Study text
--*--

Berries are one of the most commonly consumed sources of bioactive polyphenols and these compounds may exert protective effects against initiation of colorectal cancer (CRC) by reducing DNA damage. The inverse correlation between fruit and vegetable consumption and the incidence of CRC is well established, hence the role of berry derived bioactive phytochemicals in promotion of gut health is of interest. Ileostomy studies provide a unique insight into food digestion, allowing identification of physiologically relevant dietary phytochemicals and their metabolites. Here, we hypothesised that physiologically relevant levels of Italian wild strawberry metabolites exiting the ileum would be both bioavailable and would in turn exert positive effects on gut health markers.

--*--

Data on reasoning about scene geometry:
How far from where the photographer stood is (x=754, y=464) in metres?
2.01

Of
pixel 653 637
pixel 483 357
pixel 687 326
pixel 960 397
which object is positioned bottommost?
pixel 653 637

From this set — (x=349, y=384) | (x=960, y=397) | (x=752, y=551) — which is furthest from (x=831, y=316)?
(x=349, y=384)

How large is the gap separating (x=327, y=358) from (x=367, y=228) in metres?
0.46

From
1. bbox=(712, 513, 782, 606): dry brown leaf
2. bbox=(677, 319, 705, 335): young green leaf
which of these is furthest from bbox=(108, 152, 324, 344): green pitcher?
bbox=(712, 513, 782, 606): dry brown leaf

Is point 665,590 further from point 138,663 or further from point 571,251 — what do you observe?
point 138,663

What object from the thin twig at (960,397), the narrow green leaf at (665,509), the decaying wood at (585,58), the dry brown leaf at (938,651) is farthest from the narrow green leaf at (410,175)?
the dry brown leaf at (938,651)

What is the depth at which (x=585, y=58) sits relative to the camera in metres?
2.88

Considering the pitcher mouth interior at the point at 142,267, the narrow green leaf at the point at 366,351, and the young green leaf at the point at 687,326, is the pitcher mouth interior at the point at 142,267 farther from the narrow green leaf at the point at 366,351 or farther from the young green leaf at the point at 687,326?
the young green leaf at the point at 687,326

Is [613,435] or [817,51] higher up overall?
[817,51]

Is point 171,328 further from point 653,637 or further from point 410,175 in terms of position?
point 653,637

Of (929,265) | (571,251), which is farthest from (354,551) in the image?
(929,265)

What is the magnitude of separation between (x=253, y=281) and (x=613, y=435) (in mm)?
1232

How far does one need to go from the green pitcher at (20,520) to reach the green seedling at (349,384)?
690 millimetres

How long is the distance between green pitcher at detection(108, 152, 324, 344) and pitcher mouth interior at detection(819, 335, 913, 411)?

--*--

Exercise directions
Return, word for word, the part of the berry study text that begins at the words "Berries are one" and stops after the words "gut health markers.". The rows come from a different source than the text.

Answer to this problem
Berries are one of the most commonly consumed sources of bioactive polyphenols and these compounds may exert protective effects against initiation of colorectal cancer (CRC) by reducing DNA damage. The inverse correlation between fruit and vegetable consumption and the incidence of CRC is well established, hence the role of berry derived bioactive phytochemicals in promotion of gut health is of interest. Ileostomy studies provide a unique insight into food digestion, allowing identification of physiologically relevant dietary phytochemicals and their metabolites. Here, we hypothesised that physiologically relevant levels of Italian wild strawberry metabolites exiting the ileum would be both bioavailable and would in turn exert positive effects on gut health markers.